About the significance of machine cognition


About the significance of machine cognition

Video Dragnet via AI soon a reality?

A dragnet investigation is an attempt to find a person or thing (such as a car) by defining a certain area and the physical aspects of the person or thing sought and systematically checking every matching person/thing one comes across.

And everyone remembers the 1987 film by the same name, right? Right?

If you've ever been in the UK, you'll know that they are - depending on the city you're in - probably the most videotaped people on the planet. Any public place, even in smaller outskirts of London, for example, have cameras pointing every which way. Makes you wonder just how many sit behind the monitors that all this video signal feeds into.

And while AI systems can do incredible things in identifying people by their faces (see
this article from 2016), it is one thing to identify a stationary face nearly filling the available camera resolution. It is another, to identify a "perp" that walks tangentially to a video camera, maybe wearing a hat that shades part of the face.

Image classification tasks, when performed via neural nets, tend to require a huge amount of training data. This makes sense, after all we're talking about recognition of a matrix that may be 4 Megapixel and in color (at least 16, possibly 24 bits per pixel) - you do the math! And a huge learning set means hundreds or thousands of person-hours of manual tagging.

A method, invented by Ian Goodfellow during a discussion over beers in a bar, makes this huge learning set go away. The method is called "generative adversarial networks". In essence, the setup involves at least two AI systems that "play" against another. One AI (or set of AI) is called the "generative" side and the opposing AI is the "discriminative" side. With a basic training set in place, the generative side is triggered to produce pictures of birds, for example. To get the game going, the discriminator is presented with random images from the generator (bad) and real images that fit the training set (good). I.e. in this case a binary classification.

There is a feedback from the discriminator to the generator wether it classifies the picture as that of a bird. Award points are given, depending on which side "wins" each round. I.e. if the discriminator correctly identifies an images as incorrect, it gets a certain number of points. If the generator fools the discriminator, it gets the points. The goal of the game is, of course, to have the most points.
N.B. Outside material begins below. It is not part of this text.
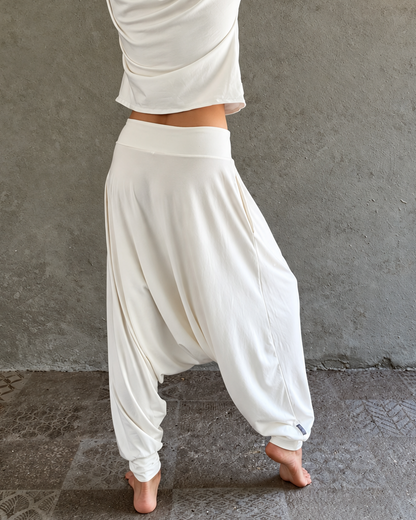 A woman stands barefoot against a textured gray wall, wqwhite harem-style glorka pants and a straw hat with black and white stripes. Warm string lights hang above, and the floor is a rustic stone surface.earing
The method was introduced in 2014 and has taken the AI community like an Australian bushfire (you know - the one with the bushes that have oily bark). It is a simple and cheap method to introduce self-learning to AI systems, with minimal human intervention.

A lot has been done with the concept in the last three years, with one of the more
recent research papers by Hang Zan (et al) introducing stacked GANs, where self-learning of image generation is pushed to incredible new resolutions. Have a look at the paper for some really incredible, 256x256 pixel full-color images of birds that were generated from a text description.

Where am I going with this? Well, one of the tools used by police in dragnet operations - in the case of a person search - may be a facial composite, based on the description of a witness or victim. Putting together one of these images requires experts with long years of experience, despite the availability of software that assists in the process.

What if one could throw the textual description of a perpetrator, ideally from multiple witnesses, into a stacked GAN and have it spit out a selection of composites to use in the dragnet operation? And with many cities - especially in the UK - wired with high coverage for video surveillance, one could then use these images in another stacked GAN that analyzed them in comparison to still images from the video feed. Surely, this will require more
TPU-like power to do properly, but give it another 5 years and with Moore's law, we should be there.